Of course. Sometimes, because of the imperfection of the figure, you lose the role. Although nobody told me about it. And once there was an amusing incident with the director Alexei Uchitel. For his picture "Space as a presentiment" it was required to lose weight a little. I sat on the diet of Dr. Volkov, which is that the composition of blood is determined by "desirable" and "undesirable" products. For three months I lost a lot of weight. During this period, I was simultaneously confirmed for the role in the film "Walk" of the same Teacher. In the picture you can clearly see how full I am literally in front of my eyes. At the beginning of the movie, I'm a slim girl, and by the end I've already blown.


Irina, is it true that as a child you were fond of fencing? Do you often attack or defend in life?

These skills really helped me on the set of the movie "Return of the Musketeers". In life, I often have to defend myself. Although I am a man of peace. I do not like conflicts, because I do not know how to behave in such situations. When your mother found out that you entered a theater college, she was categorically against it and said: "The world of actors is a constant lie, vulgarity, debauchery. They have an unenviable life. " Now you are convinced that moms are always right? Certainly. However, I understood this before. Such an unflattering characterization of the society of actors is an absolute truth. Of course, there are exceptions.

You came to Moscow from the outback. Have you become a metropolitan thing today?

No, I'm a village girl and do not try to become a capital thing, because it's far from a compliment. I live only home and theater. Everybody knows that I come from the village of Vyksa. Why show off? Each of us has his own skeletons in the closet. Are you troubled by past grievances?

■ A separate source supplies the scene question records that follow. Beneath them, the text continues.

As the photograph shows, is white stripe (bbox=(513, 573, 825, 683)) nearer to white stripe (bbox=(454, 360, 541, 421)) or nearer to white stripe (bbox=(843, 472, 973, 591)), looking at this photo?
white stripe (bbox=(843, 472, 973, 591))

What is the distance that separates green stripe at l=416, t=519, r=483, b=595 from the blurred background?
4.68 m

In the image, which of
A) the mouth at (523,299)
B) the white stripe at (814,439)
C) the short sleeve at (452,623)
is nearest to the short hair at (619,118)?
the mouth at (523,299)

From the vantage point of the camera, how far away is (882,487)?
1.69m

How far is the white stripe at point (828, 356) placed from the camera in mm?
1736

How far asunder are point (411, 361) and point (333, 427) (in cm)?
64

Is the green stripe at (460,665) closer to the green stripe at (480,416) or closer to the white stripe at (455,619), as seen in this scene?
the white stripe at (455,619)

Three years ago I left the theater "Pyotr Fomenko's Workshop", where my acting debut took place. Now, facing my former colleagues, I feel uncomfortable and uncomfortable. Although I think that for her career has made the right choice - in favor of the Theater-Studio Oleg Tabakov. This is the only life situation that worries me. We met Pyotr Naumovich Fomenko at one of the events six months ago, but he does not greet me. This is very strange and incomprehensible to me. But as an educated person, I say my "Hello!" And I want to maintain a civilized relationship with him. After all, Pyotr Naumovich is my teacher, I played for five years in his theater. I love and love him, he is an authoritative person for me. The fact that he does not greet me is his choice. If he, thus, avenges me for leaving him in "Tabakerku" - it's not serious. Are you yourself a vengeful person? No. Probably, no one has so much offended me so that I decided to take revenge on a person or make a mockery. I do not want to waste my time, energy and nerves on such stupid things. Although if too much zapolyat - I will answer with dignity.